Lawyers fighting a court challenge of evolution disclaimers on textbooks defended the warning stickers in final arguments Friday as a show of tolerance — not religious activism, as some parents claimed.
U.S. District Judge Clarence Cooper said he plans to rule “as quickly as possible” following the weeklong trial in the suburban Cobb County case. Attorneys are still filing paperwork and said any ruling was probably at least a month away.
The suit by parents and the American Civil Liberties Union claims that school officials violated the constitutional separation of church and state in 2002 when they placed disclaimer stickers calling evolution “a theory, not a fact” on high-school biology texts.
“The Cobb County school board is doing more than accommodating religion,” Michael Manely, an attorney for the parents, argued Friday. “They are promoting religious dogma to all students.”
Lawyers for Cobb County disagreed, saying the school board had made a good-faith effort to address questions that inevitably arise during the teaching of evolution.
“Science and religion are related and they’re not mutually exclusive,” Linwood Gunn said. “This sticker was an effort to get past that conflict and to teach good science.”
Complaints from 2,000 parents
The schools placed the stickers after more than 2,000 parents complained the textbooks presented evolution as fact, without mentioning rival ideas about the beginnings of life.
The stickers read, “This textbook contains material on evolution.
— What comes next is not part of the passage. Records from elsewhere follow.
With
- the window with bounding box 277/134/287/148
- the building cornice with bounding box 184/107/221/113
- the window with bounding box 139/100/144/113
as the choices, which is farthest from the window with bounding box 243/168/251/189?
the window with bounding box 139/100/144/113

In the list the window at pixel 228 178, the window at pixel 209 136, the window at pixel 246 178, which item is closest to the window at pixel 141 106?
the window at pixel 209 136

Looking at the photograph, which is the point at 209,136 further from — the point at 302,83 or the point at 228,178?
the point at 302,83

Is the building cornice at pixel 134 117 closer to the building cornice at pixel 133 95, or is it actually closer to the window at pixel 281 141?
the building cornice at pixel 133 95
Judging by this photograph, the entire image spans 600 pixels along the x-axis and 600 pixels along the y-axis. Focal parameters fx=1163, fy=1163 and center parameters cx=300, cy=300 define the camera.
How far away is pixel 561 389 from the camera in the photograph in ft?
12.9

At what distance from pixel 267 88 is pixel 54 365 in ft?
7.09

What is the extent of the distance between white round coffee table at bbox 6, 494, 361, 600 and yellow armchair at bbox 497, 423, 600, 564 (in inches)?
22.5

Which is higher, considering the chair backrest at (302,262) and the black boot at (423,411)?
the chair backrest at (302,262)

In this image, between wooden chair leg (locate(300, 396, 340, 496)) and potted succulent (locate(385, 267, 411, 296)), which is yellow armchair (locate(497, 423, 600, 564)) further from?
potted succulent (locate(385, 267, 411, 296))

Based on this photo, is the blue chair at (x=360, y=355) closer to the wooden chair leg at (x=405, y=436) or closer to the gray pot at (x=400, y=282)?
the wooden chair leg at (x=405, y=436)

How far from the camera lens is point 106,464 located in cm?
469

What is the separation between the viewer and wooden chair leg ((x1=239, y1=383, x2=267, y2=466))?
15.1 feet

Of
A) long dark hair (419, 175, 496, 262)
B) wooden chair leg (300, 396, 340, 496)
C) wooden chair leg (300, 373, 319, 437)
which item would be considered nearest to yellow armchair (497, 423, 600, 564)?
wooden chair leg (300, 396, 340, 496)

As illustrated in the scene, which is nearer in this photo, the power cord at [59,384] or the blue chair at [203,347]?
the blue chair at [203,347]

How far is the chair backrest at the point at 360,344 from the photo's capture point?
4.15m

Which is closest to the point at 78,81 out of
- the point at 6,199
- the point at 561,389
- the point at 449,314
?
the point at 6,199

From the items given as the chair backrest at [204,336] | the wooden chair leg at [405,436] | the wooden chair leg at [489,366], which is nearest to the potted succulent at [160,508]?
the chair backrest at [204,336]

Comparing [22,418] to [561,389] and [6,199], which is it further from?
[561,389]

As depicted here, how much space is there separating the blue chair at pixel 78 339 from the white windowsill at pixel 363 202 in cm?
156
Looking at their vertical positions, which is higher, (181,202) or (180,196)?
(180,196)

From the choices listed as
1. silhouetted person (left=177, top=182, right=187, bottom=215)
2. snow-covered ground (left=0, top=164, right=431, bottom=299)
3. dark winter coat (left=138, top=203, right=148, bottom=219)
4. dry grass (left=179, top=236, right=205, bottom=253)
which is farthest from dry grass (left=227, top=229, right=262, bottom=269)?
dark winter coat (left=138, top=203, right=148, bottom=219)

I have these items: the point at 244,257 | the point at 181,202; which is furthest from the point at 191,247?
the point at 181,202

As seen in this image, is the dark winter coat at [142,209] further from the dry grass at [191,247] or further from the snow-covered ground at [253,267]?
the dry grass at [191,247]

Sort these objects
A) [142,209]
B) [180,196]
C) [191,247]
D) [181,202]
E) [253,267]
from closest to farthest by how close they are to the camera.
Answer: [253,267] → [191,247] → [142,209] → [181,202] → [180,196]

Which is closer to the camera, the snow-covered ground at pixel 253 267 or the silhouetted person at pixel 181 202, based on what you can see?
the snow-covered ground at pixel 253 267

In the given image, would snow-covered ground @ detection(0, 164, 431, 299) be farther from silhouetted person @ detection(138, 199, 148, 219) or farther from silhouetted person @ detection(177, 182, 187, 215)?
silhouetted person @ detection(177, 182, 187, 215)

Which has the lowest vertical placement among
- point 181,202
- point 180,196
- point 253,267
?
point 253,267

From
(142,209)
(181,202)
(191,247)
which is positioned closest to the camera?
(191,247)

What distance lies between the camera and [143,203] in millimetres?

Evolution is a theory, not a fact, regarding the origin of living things. This material should be approached with an open mind, studied carefully and critically considered.”
Manely argued that scientists officially consider all of their ideas theories.
“Maybe we need some more stickers,” he said, showing the judge tongue-in-cheek versions questioning gravity and Earth’s rotation around the sun.
“Of all the theories in all the world that are taught in Cobb County classrooms, only evolution is disclaimed,” he said.
Gunn said religious beliefs make the teaching of evolution different from other science lessons.
“I will grant you there are some people that (a sticker) may create some doubt in their mind,” Gunn said. “The fact that it promulgates doubt, if that’s true, does not mean that it promotes religion.”
The case is one of several battles waged in recent years in the Bible Belt over what role evolution should play in science books. Earlier this year, teachers howled when Georgia’s education chief proposed a science curriculum that dropped the word “evolution” in favor of “changes over time.” That plan was soon dropped.